The Algerian Navy has been on a buying frenzy in recent years, amassing a significant maritime force. In September 2014, representing the culmination of a longer term procurement project, Italy’s Orizzonte Sistemi Navali (OSN) delivered Algeria’s new flagship, an 8,800-tonne amphibious assault ship called the Kalaat Beni-Abbes. But newer projects than OSN’s are currently underway. A shipyard in Saint Petersburg, Russia is building two new Kilo-class diesel-electric submarines for Algeria, while two MEKO A200-class frigates, three F-22P Zulfiquar-class frigates, and two Tigr-class corvettes are being produced for service in the Algerian National Navy at shipyards ranging from Kiel to Karachi.

z classThis vastly outpaces the procurement projects of Algeria’s neighbours. In 1993, Algeria and Tunisia successfully resolved their maritime boundary dispute and have since launched several joint energy exploration projects. Tunisia’s 2010-2011 revolution and concerns in Algeria that the uprising might bring an Islamist regime to power created some uncertainty, but the bilateral relationship remains on the whole quite positive. Although the nearby Strait of Gibraltar has seen some heightened tension between British and Spanish maritime forces, Algeria is not a party to any of these confrontations. In this context, the aggressive expansion of the Algerian National Navy must be rather confusing.

However, it is possible that Algeria is preparing for a significant counter-piracy role.
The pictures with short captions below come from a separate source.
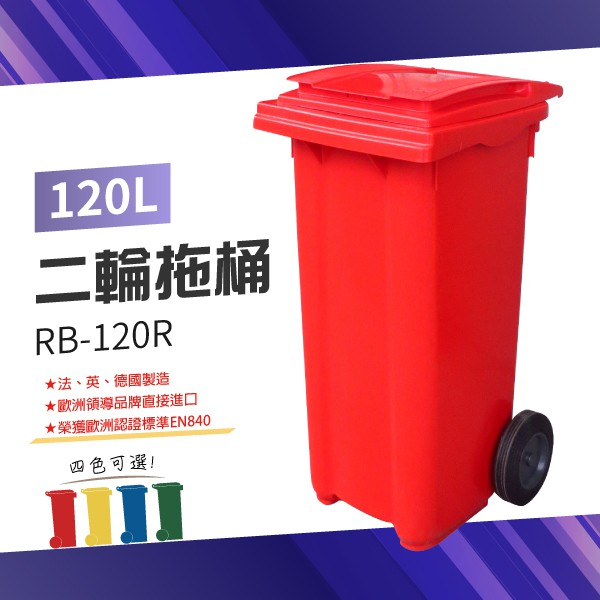 【100%歐洲進口】(紅)二輪拖桶(120公升)RB-120R 垃圾桶 社區垃圾桶 回收桶 大型垃圾桶 廚餘桶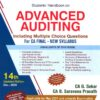 Advanced Auditing book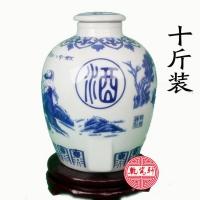 十斤陶瓷酒坛,景德镇陶瓷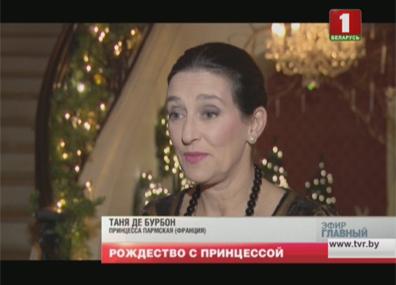 Рождество в королевском стиле Раство ў каралеўскім стылі Christmas celebrated in royal style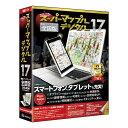 昭文社 スーパーマップル・デジタル 17全国 乗換&アップグレード版 994752(代引不可)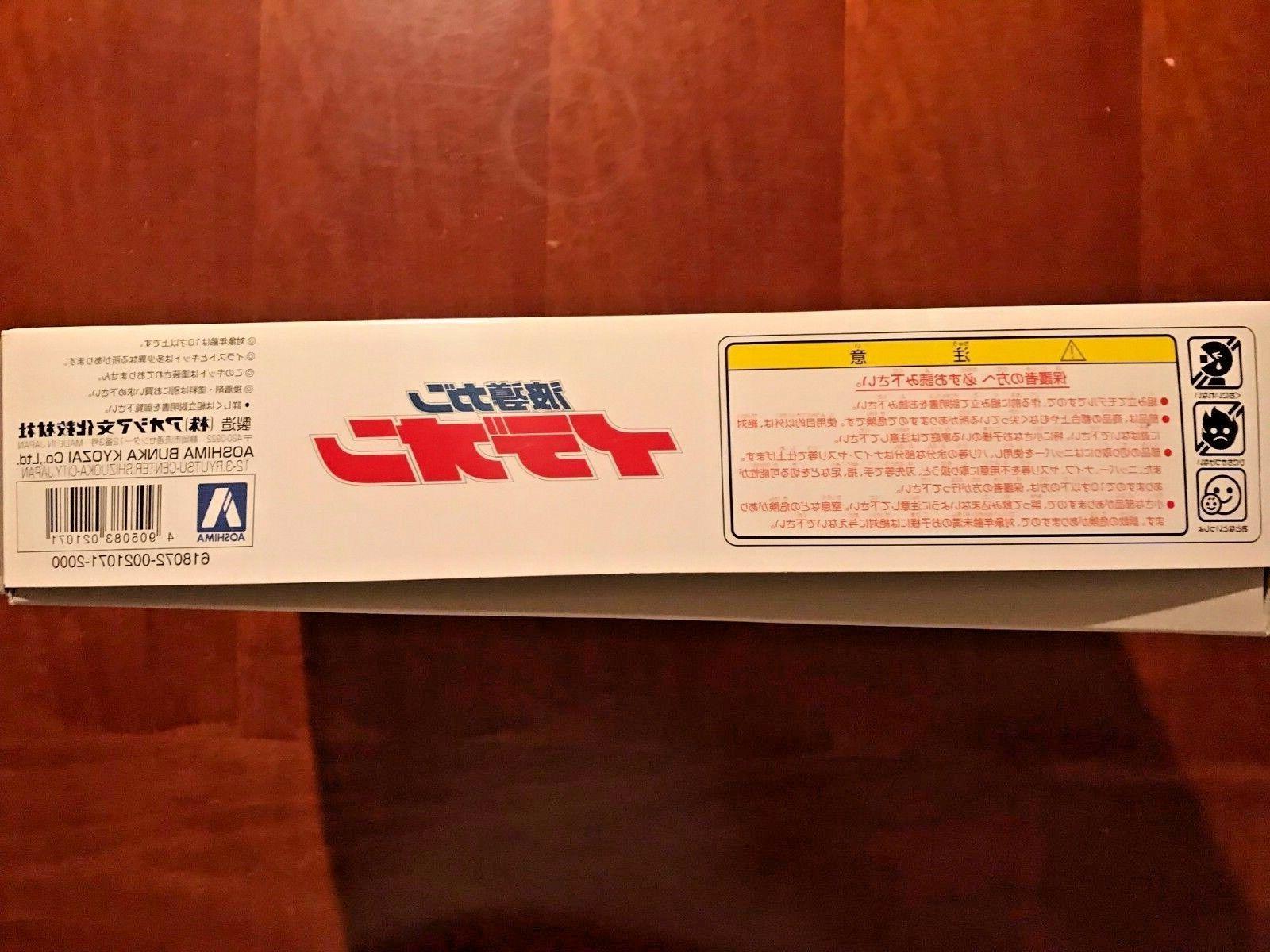 Aoshima Runaway 1/600 Scale Plastic Model Kit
NATO’s Operation Unified Protector devastated the Libyan Navy. Currently, that country’s maritime forces consist of one Koni-class frigate, one Natya-class minesweeper, and two Polnocny-C landing ships. NATO air strikes in May 2011 totally destroyed Libya’s naval bases at Sirte, Khoms, and Tripoli. While the maritime forces loyal to the Libyan government are small in number and poorly equipped, rebels continue to hold a few ports in Libya’s east, though most were freed in a series of offensives during the summer and autumn of 2014. Earlier, in March 2014, one rebel militia succeeded in loading an oil tanker in defiance of the Libyan authorities, prompting the ouster of Prime Minister Ali Zeidan.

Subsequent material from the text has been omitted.